Pubblicata la mappa del rischio dell’Etna: ottenuta simulando il percorso delle colate di lava, ha identificato il fianco sud-orientale del vulcano come l’area esposta a più alto livello di rischio, nella quale la popolazione è triplicata negli ultimi 150 anni. Pubblicato sul Gsa Bullettin, la rivista della Società Americana di Geologia, il risultato si deve al gruppo del TecnoLab dell’Istituto Nazionale di Geofisica e Vulcanologia (Ingv) di Catania, coordinato dal fisico Ciro Del Negro.
“Il risultato è il più aggiornato possibile ed è coerente con le precedenti valutazioni”, ha detto Del Negro all’ANSA. A seguito dell’aumento della densità della popolazione, che nell’ultimo secolo e mezzo ha raggiunto circa un milione di abitanti, e dell’espansione delle infrastrutture, le comunità che vivono alle pendici dell’Etna stanno diventando sempre più vulnerabili. Per questo i ricercatori hanno voluto identificare le aree a più alto rischio.
“Bisogna premettere – ha rilevato Del Negro – che la pericolosità ci dice quali aree possono essere soggette alla minaccia del fenomeno vulcanico. Il rischio invece valuta sia la pericolosità, sia quante persone e beni possono essere esposte a quella minaccia”.
I ricercatori del TecnoLab (Laboratory of Technologies for Volcanology) le hanno valutate utilizzando un approccio che ha combinato diversi tipi di informazioni: la probabilità che si aprano nuove bocche eruttive, l’attività storica dell’Etna, e la sovrapposizione degli eventuali percorsi della lava simulati con il modello Magflow. Questi dati sono stati incrociati con le informazioni su infrastrutture e centri abitati presenti alle pendici dell’Etna raccolti sui portali web istituzionali e dalle immagini satellitari.

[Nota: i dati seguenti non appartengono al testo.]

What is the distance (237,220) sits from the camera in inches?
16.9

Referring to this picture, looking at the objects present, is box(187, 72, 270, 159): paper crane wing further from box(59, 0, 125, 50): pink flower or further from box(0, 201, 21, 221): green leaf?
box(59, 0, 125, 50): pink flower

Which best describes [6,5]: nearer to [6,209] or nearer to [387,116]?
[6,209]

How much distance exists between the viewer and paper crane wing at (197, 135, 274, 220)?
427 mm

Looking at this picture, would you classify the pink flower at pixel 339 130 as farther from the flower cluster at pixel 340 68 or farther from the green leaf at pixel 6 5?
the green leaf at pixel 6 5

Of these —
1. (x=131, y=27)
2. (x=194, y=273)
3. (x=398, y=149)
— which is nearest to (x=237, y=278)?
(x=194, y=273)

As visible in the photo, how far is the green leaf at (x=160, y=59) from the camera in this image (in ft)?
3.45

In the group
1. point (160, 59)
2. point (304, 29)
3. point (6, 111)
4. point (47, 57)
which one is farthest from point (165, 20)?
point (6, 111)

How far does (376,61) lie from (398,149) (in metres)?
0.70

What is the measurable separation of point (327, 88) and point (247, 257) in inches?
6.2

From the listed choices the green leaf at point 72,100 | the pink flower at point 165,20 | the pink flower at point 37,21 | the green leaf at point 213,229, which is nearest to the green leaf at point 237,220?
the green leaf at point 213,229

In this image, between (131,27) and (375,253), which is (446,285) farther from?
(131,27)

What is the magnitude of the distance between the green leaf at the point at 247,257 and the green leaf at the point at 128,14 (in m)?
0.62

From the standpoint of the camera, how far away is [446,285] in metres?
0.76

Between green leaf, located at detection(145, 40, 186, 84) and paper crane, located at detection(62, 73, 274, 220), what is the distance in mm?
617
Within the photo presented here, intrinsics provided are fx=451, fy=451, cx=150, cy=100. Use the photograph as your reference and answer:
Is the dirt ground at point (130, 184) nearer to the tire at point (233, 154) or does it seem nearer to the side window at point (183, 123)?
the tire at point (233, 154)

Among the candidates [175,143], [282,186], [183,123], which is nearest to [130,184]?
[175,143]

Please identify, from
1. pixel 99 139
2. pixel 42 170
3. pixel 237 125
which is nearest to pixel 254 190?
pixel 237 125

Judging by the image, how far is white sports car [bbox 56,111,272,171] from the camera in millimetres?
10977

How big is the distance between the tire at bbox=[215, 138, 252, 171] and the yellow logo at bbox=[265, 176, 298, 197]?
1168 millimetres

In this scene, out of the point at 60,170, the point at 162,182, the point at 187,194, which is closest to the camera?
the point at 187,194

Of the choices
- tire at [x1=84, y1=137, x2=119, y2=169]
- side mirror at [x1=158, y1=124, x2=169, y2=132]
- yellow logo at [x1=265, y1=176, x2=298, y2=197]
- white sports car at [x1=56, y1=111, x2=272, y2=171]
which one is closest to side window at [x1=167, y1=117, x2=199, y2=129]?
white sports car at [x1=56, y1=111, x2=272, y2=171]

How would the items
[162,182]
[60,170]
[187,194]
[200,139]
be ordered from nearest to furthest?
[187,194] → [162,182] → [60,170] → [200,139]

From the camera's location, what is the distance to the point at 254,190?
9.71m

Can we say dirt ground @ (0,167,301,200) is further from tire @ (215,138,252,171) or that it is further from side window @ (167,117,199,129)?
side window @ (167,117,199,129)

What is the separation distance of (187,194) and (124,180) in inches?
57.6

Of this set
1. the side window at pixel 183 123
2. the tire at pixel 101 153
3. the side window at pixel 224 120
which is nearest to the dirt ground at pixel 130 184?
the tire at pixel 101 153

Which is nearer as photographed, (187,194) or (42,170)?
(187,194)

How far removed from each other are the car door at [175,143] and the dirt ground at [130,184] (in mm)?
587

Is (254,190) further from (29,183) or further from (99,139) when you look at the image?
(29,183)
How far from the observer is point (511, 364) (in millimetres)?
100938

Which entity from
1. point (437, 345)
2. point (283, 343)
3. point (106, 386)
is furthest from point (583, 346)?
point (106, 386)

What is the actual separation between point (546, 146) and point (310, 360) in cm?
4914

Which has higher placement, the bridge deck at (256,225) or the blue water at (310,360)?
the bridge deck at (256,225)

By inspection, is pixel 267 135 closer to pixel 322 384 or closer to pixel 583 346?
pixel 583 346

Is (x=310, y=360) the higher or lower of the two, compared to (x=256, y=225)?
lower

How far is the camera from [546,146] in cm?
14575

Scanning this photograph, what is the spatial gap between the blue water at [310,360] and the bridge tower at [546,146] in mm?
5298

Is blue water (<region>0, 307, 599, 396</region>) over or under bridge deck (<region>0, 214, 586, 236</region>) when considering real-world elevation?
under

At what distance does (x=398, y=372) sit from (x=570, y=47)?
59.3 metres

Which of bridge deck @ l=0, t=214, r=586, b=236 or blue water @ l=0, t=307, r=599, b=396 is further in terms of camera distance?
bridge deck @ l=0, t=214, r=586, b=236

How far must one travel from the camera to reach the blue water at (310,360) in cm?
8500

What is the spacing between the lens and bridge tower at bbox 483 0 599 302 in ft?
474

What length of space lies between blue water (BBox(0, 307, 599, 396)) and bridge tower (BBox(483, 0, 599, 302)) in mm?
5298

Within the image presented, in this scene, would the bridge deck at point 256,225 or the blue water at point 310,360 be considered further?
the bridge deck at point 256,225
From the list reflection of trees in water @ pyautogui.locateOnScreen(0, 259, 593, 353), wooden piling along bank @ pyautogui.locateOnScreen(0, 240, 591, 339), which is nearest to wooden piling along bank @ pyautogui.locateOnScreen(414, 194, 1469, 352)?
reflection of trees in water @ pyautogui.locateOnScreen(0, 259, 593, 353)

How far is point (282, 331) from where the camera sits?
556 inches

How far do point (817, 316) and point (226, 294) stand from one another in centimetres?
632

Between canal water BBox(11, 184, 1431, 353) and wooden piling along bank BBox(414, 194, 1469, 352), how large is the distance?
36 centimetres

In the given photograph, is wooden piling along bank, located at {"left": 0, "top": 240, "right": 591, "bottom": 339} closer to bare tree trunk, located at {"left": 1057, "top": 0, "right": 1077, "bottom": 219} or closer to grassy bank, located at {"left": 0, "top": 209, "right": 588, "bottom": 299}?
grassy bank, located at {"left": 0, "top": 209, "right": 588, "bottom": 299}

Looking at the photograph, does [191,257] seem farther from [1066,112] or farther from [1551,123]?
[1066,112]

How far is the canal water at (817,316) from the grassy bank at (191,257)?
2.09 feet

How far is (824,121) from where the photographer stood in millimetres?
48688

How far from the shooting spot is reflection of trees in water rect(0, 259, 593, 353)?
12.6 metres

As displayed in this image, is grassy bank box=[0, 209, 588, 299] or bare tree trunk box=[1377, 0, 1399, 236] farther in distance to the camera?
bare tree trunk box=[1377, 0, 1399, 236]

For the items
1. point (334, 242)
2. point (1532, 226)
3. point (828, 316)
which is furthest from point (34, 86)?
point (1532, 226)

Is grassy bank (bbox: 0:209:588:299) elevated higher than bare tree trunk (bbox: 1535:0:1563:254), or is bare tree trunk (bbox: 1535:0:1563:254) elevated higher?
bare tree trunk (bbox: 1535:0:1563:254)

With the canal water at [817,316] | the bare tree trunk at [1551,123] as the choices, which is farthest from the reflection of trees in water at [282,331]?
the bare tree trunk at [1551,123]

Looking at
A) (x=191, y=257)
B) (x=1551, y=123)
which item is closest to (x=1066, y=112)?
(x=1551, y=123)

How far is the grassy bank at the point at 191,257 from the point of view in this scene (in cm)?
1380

La mappa del rischio così ottenuta indica che la zona esposta al livello di pericolo maggiore è la disabitata Valle del Bove, mentre la zona più a rischio è la costa orientale, dove c’è una maggiore densità abitativa. Combinando la posizione dei principali centri abitati sull’Etna con quelli in cui il rischio è elevato, è stato identificato il fianco sud-orientale come il settore con il più alto livello complessivo di rischio dovuto alle eruzioni effusive, che producono colate di lava.
“Nella Valle del Bove – ha spiegato Del Negro – la pericolosità è molto alta, ma poiché è disabitata e non ci sono infrastrutture, il rischio è basso. Nella zona meridionale, dove ci sono centri urbani e infrastrutture, anche se la pericolosità potrebbe essere bassa, perché le colate possono raggiungerla con difficoltà, il rischio è molto elevato in quanto è sufficiente una sola colata per fare danni”.